You are right to build up slowly - otherwise injury or demotivation can set in.

I would suggest that unless you are on the bike for more than an hour any food or drink is nothing more than a comfort thing as you won't have depleted your bodily stores to any great extent. I wouldn't go beyond a piece of fruit and a drink of water before and after until you have built things up a bit - however, suit yourself realy.
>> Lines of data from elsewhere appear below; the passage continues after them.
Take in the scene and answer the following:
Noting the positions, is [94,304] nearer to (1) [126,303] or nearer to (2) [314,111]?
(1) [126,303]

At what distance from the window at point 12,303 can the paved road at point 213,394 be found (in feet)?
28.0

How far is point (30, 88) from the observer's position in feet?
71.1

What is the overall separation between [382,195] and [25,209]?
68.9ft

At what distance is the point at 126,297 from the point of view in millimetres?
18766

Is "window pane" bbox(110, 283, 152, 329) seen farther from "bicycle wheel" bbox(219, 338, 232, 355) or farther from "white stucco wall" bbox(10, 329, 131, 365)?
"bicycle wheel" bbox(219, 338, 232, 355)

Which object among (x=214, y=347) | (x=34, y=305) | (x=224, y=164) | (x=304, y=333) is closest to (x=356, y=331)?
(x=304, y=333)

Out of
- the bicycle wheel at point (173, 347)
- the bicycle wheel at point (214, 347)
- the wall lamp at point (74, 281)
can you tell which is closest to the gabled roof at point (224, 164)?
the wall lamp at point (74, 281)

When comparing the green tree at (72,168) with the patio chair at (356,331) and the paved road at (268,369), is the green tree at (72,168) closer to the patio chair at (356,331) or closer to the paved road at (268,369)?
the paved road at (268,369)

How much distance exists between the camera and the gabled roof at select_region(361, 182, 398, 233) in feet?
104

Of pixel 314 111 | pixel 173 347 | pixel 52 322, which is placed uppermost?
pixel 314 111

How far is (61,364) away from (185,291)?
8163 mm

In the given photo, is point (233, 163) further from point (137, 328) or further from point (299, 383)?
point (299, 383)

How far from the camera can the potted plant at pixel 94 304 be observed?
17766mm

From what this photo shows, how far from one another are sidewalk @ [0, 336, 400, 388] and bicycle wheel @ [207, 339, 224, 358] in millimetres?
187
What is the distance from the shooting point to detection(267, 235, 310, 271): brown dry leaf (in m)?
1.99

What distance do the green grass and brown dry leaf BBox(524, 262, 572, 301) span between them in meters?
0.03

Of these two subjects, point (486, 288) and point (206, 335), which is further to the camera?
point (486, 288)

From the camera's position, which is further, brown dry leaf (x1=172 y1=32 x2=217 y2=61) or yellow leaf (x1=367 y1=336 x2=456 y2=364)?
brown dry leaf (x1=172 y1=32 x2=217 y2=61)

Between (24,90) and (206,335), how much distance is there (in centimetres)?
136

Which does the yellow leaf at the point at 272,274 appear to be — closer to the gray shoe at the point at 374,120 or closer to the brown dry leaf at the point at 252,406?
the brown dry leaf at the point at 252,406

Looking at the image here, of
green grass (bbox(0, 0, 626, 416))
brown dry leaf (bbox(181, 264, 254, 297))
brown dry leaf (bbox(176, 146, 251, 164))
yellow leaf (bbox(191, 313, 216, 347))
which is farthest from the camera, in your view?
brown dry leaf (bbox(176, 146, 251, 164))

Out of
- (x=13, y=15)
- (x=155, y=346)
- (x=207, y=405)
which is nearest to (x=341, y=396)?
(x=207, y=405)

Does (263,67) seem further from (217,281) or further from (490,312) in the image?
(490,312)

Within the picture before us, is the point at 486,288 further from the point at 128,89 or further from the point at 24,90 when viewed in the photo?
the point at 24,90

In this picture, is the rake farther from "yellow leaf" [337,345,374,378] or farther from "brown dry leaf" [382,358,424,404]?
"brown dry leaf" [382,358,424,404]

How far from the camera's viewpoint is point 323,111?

Once I got up to 40-50 mile rides I started to follow a suggestion that was in Cycling Weekly a couple of years ago that involved 'Whole Earth' peanut butter on toast as the main ingredient. I love it and it works well for me. The peanut butter contains mainly 'good' fats, is packed with protein and prevents cravings between the post ride lunch and my next main meal. Beware other brands of butter as they can contain more saturated fat/sugar/salt. Whole Earth can be found in Holland & Barrett or Tescos. The other ingredients in my snack involve replacing the used Carbs and fluid

The bottom line with a question like this on a cycling site seems to me to be that you will get a huge variation in the advice.


----------



## monnet (16 Aug 2007)

Kovu, looking at your previous posts I see you're under 20. In which case I wouldn't worry too much about what eat so long as you maintain a fairly healthy diet overall. I've always cycled but only started going out for more than an hour when I was about 17 and I just went and rode. Now, eleven years later I think a bit more about things but unless you're getting into racing etc it's not worth worrying too much about for the rides your're currently doing. 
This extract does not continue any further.